Multidimensional Engineering of Komagataella phaffii for Efficient Synthesis of Retinal

Abstract

Retinal is a fundamental molecule in the visual system and a critical regulator of skin health and cellular physiology. The sustainable production of retinal via engineered microbial cell factories offers a promising alternative to chemical synthesis.

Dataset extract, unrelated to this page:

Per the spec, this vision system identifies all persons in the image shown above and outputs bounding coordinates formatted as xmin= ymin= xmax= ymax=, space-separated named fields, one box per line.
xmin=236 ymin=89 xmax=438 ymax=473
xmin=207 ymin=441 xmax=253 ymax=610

In this study, we established the biosynthetic pathway in Komagataella phaffii, providing the first experimental demonstration of the membrane-associated nature of β-carotene 15,15′-mono(di)oxygenase (BCMO). To maximize productivity, we implemented a multi-layered engineering strategy, including the amplification of key gene dosages, the balancing of NADPH cofactor supply, and the augmentation of precursor availability. Leveraging the unique sub-cellular architecture of K. phaffii, an anchoring motif from the peroxin PEX15 was used to achieve peroxisome surface display of BCMO. This spatial scaffolding effectively achieved in vivo enzyme immobilization, significantly enhancing catalytic activity. To harmonize cellular fitness with the oxygen-dependent requirements of BCMO, heterologous expression of Vitreoscilla hemoglobin (VHb) led to a 58.13% increase in biomass and a 41.73% improvement in retinal titer. In addition, we identified the Pdr5 transporter as a key mediator for retinal efflux, thereby alleviating intracellular cytotoxicity. The integration of surfactants facilitated the recovery of over 90% of intracellular retinal into the extracellular space, substantially reducing downstream processing complexity. Finally, utilizing glucose and methanol as carbon sources, the engineered strain achieved retinal titers of 764.22 mg/L and 1406.69 mg/L in a 5 L bioreactor, respectively. The methanol-derived titer represents the highest reported to date, 3 underscoring the potential of K. phaffii as a versatile one-carbon biomanufacturing platform for industrial terpenoid biosynthesis.